SET EXERCISE = Can you reproduce the listing below with every "brick pavement" changed to "paved sidewalk" and nothing else altered?

** START DATA TO PROCESS **

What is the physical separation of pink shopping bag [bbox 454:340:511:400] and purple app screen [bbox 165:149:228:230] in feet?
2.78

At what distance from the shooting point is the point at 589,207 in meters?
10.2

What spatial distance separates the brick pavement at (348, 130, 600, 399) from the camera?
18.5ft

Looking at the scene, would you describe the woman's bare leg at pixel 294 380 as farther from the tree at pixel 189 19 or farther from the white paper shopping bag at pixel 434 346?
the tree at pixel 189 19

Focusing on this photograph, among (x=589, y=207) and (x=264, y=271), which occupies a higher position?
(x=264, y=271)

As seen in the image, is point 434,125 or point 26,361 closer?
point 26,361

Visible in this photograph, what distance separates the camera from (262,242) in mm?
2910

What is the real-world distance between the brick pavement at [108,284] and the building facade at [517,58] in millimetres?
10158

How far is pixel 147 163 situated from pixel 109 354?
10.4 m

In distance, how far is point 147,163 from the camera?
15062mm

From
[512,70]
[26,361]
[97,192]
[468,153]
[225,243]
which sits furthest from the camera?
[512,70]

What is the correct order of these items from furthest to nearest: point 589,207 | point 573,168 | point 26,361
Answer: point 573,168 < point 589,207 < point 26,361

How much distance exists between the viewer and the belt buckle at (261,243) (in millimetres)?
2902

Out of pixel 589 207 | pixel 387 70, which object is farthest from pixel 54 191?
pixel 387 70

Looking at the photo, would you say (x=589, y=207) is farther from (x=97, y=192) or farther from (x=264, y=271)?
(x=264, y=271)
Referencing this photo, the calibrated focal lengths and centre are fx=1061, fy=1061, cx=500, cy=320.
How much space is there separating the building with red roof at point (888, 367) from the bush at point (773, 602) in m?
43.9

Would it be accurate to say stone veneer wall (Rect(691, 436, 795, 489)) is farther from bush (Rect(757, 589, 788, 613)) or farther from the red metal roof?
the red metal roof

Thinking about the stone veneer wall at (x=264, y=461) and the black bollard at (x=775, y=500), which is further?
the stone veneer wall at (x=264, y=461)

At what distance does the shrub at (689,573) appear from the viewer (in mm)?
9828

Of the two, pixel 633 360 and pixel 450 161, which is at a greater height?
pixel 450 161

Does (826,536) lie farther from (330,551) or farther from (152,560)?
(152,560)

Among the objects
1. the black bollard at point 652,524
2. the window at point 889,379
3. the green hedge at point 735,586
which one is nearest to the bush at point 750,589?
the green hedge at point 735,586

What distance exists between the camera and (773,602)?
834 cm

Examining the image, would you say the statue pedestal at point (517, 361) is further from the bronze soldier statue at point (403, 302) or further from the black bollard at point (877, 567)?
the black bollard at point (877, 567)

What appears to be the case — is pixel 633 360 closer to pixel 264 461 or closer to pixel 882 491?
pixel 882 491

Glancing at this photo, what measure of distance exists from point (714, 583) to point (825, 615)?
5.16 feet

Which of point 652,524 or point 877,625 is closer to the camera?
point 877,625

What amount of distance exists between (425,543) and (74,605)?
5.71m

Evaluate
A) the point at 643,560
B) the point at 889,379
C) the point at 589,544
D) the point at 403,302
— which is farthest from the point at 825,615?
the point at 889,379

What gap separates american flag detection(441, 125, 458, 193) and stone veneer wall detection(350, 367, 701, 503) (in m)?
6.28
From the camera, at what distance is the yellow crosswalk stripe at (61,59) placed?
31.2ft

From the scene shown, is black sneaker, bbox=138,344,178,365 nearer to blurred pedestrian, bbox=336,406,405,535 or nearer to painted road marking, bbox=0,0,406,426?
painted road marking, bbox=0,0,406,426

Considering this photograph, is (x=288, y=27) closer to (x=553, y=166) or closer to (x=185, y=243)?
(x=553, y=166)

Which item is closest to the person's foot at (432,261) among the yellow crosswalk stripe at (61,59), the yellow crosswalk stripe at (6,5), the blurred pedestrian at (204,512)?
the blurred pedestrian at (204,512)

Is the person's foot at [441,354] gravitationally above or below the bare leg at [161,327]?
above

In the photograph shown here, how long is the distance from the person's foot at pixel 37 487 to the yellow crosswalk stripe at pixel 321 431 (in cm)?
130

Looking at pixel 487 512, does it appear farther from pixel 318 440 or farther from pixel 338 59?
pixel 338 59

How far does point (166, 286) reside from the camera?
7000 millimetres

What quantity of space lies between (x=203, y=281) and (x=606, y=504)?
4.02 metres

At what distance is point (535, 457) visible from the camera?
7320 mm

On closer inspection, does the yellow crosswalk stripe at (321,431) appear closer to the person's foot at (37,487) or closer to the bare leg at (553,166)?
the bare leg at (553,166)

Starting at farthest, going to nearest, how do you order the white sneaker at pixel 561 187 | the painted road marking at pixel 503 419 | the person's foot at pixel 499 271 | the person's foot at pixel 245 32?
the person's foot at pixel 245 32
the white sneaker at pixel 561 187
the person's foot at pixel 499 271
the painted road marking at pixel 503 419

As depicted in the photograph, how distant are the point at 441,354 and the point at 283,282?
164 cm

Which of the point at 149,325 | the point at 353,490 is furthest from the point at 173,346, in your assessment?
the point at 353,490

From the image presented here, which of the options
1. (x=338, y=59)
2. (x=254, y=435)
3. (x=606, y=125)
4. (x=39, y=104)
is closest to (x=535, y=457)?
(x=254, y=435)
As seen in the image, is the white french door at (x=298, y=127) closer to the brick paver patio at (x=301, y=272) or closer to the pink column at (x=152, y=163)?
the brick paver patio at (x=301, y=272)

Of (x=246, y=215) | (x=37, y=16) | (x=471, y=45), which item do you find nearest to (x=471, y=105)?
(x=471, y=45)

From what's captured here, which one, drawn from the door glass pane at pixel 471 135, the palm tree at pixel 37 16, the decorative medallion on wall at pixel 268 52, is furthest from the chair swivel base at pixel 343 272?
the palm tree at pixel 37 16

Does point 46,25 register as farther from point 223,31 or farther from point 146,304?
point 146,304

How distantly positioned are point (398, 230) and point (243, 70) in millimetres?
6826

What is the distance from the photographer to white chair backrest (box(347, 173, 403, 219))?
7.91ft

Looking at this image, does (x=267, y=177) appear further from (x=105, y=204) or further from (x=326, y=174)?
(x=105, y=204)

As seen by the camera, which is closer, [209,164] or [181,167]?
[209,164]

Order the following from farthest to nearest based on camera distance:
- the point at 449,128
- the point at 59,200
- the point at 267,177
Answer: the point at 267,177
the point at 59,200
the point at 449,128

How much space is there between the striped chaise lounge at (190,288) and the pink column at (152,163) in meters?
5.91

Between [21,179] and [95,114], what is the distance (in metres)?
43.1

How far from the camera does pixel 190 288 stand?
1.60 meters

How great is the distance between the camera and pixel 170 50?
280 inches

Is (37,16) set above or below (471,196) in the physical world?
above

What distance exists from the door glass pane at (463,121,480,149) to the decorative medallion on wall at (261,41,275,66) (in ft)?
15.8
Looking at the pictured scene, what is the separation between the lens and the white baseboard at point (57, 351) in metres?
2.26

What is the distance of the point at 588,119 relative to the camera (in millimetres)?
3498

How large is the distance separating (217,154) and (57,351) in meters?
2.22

** END DATA TO PROCESS **

TASK ANSWER =
What is the physical separation of pink shopping bag [bbox 454:340:511:400] and purple app screen [bbox 165:149:228:230] in feet?
2.78

At what distance from the shooting point is the point at 589,207 in meters?
10.2

What spatial distance separates the paved sidewalk at (348, 130, 600, 399) from the camera?
18.5ft

Looking at the scene, would you describe the woman's bare leg at pixel 294 380 as farther from the tree at pixel 189 19 or farther from the white paper shopping bag at pixel 434 346?
the tree at pixel 189 19

Focusing on this photograph, among (x=589, y=207) and (x=264, y=271), which occupies a higher position?
(x=264, y=271)

As seen in the image, is point 434,125 or point 26,361 closer?
point 26,361

Visible in this photograph, what distance separates the camera from (262,242) in mm?
2910

What is the real-world distance between the paved sidewalk at [108,284] and the building facade at [517,58] in millimetres?
10158

How far is pixel 147 163 situated from pixel 109 354?
10.4 m

In distance, how far is point 147,163 from the camera?
15062mm

From
[512,70]
[26,361]
[97,192]
[468,153]
[225,243]
which sits furthest from the camera?
[512,70]

What is the correct order of these items from furthest to nearest: point 589,207 | point 573,168 | point 26,361
Answer: point 573,168 < point 589,207 < point 26,361

How much distance exists between the viewer and the belt buckle at (261,243) (in millimetres)?
2902

Out of pixel 589 207 | pixel 387 70, which object is farthest from pixel 54 191?
pixel 387 70

Looking at the photo, would you say (x=589, y=207) is farther from (x=97, y=192) or farther from (x=264, y=271)?
(x=264, y=271)
Referencing this photo, the calibrated focal lengths and centre are fx=1061, fy=1061, cx=500, cy=320.
How much space is there separating the building with red roof at point (888, 367) from the bush at point (773, 602) in m?
43.9

Would it be accurate to say stone veneer wall (Rect(691, 436, 795, 489)) is farther from bush (Rect(757, 589, 788, 613)) or farther from the red metal roof?
the red metal roof

Thinking about the stone veneer wall at (x=264, y=461) and the black bollard at (x=775, y=500), which is further?
the stone veneer wall at (x=264, y=461)

At what distance does the shrub at (689,573) appear from the viewer (in mm)?
9828

Of the two, pixel 633 360 and pixel 450 161, which is at a greater height?
pixel 450 161

Does (826,536) lie farther from (330,551) or farther from (152,560)?
(152,560)

Among the objects
1. the black bollard at point 652,524
2. the window at point 889,379
3. the green hedge at point 735,586
which one is nearest to the bush at point 750,589?
the green hedge at point 735,586

What distance exists between the camera and (773,602)?
834 cm

Examining the image, would you say the statue pedestal at point (517, 361) is further from the bronze soldier statue at point (403, 302) or further from the black bollard at point (877, 567)?
the black bollard at point (877, 567)

What appears to be the case — is pixel 633 360 closer to pixel 264 461 or closer to pixel 882 491?
pixel 882 491

Glancing at this photo, what measure of distance exists from point (714, 583) to point (825, 615)?
5.16 feet

Which of point 652,524 or point 877,625 is closer to the camera?
point 877,625

What amount of distance exists between (425,543) and (74,605)?
5.71m

Evaluate
A) the point at 643,560
B) the point at 889,379
C) the point at 589,544
D) the point at 403,302
— which is farthest from the point at 825,615?
the point at 889,379

What gap separates american flag detection(441, 125, 458, 193) and stone veneer wall detection(350, 367, 701, 503) (in m)?
6.28
From the camera, at what distance is the yellow crosswalk stripe at (61,59) placed?
31.2ft

From the scene shown, is black sneaker, bbox=138,344,178,365 nearer to blurred pedestrian, bbox=336,406,405,535 or nearer to painted road marking, bbox=0,0,406,426?
painted road marking, bbox=0,0,406,426

Considering this photograph, is (x=288, y=27) closer to (x=553, y=166) or closer to (x=185, y=243)?
(x=553, y=166)

Which item is closest to the person's foot at (432,261) among the yellow crosswalk stripe at (61,59), the yellow crosswalk stripe at (6,5), the blurred pedestrian at (204,512)?
the blurred pedestrian at (204,512)

Is the person's foot at [441,354] gravitationally above or below the bare leg at [161,327]?
above

In the photograph shown here, how long is the distance from the person's foot at pixel 37 487 to the yellow crosswalk stripe at pixel 321 431 (in cm)?
130

Looking at pixel 487 512, does it appear farther from pixel 318 440 or farther from pixel 338 59?
pixel 338 59

How far does point (166, 286) reside from the camera?
7000 millimetres

What quantity of space lies between (x=203, y=281) and (x=606, y=504)?
4.02 metres

At what distance is point (535, 457) visible from the camera?
7320 mm

On closer inspection, does the yellow crosswalk stripe at (321,431) appear closer to the person's foot at (37,487) or closer to the bare leg at (553,166)?
the bare leg at (553,166)

Starting at farthest, going to nearest, how do you order the white sneaker at pixel 561 187 | the painted road marking at pixel 503 419 | the person's foot at pixel 499 271 | the person's foot at pixel 245 32?
the person's foot at pixel 245 32
the white sneaker at pixel 561 187
the person's foot at pixel 499 271
the painted road marking at pixel 503 419

As depicted in the photograph, how distant are the point at 441,354 and the point at 283,282?
164 cm

Which of the point at 149,325 | the point at 353,490 is furthest from the point at 173,346, in your assessment?
the point at 353,490

From the image presented here, which of the options
1. (x=338, y=59)
2. (x=254, y=435)
3. (x=606, y=125)
4. (x=39, y=104)
is closest to (x=535, y=457)?
(x=254, y=435)
As seen in the image, is the white french door at (x=298, y=127) closer to the brick paver patio at (x=301, y=272) or closer to the pink column at (x=152, y=163)?
the brick paver patio at (x=301, y=272)

Of (x=246, y=215) | (x=37, y=16) | (x=471, y=45), which item do you find nearest to (x=471, y=105)?
(x=471, y=45)

From what's captured here, which one, drawn from the door glass pane at pixel 471 135, the palm tree at pixel 37 16, the decorative medallion on wall at pixel 268 52, is furthest from the chair swivel base at pixel 343 272?
the palm tree at pixel 37 16

Does point 46,25 register as farther from point 223,31 or farther from point 146,304?
point 146,304

How distantly positioned are point (398, 230) and point (243, 70) in millimetres?
6826

What is the distance from the photographer to white chair backrest (box(347, 173, 403, 219))?
7.91ft

Looking at this image, does (x=267, y=177) appear further from (x=105, y=204) or further from (x=326, y=174)?
(x=105, y=204)

As seen by the camera, which is closer, [209,164] or [181,167]?
[209,164]

Order the following from farthest to nearest based on camera distance:
- the point at 449,128
- the point at 59,200
- the point at 267,177
Answer: the point at 267,177
the point at 59,200
the point at 449,128

How much space is there between the striped chaise lounge at (190,288) and the pink column at (152,163) in meters?
5.91

Between [21,179] and [95,114], what is the distance (in metres)?
43.1

How far from the camera does pixel 190 288 stand?
1.60 meters

How great is the distance between the camera and pixel 170 50?
280 inches

Is (37,16) set above or below (471,196) in the physical world?
above

What distance exists from the door glass pane at (463,121,480,149) to the decorative medallion on wall at (261,41,275,66) (in ft)?
15.8
Looking at the pictured scene, what is the separation between the lens and the white baseboard at point (57, 351) in metres?
2.26

What is the distance of the point at 588,119 relative to the camera (in millimetres)?
3498

How large is the distance separating (217,154) and (57,351) in meters?
2.22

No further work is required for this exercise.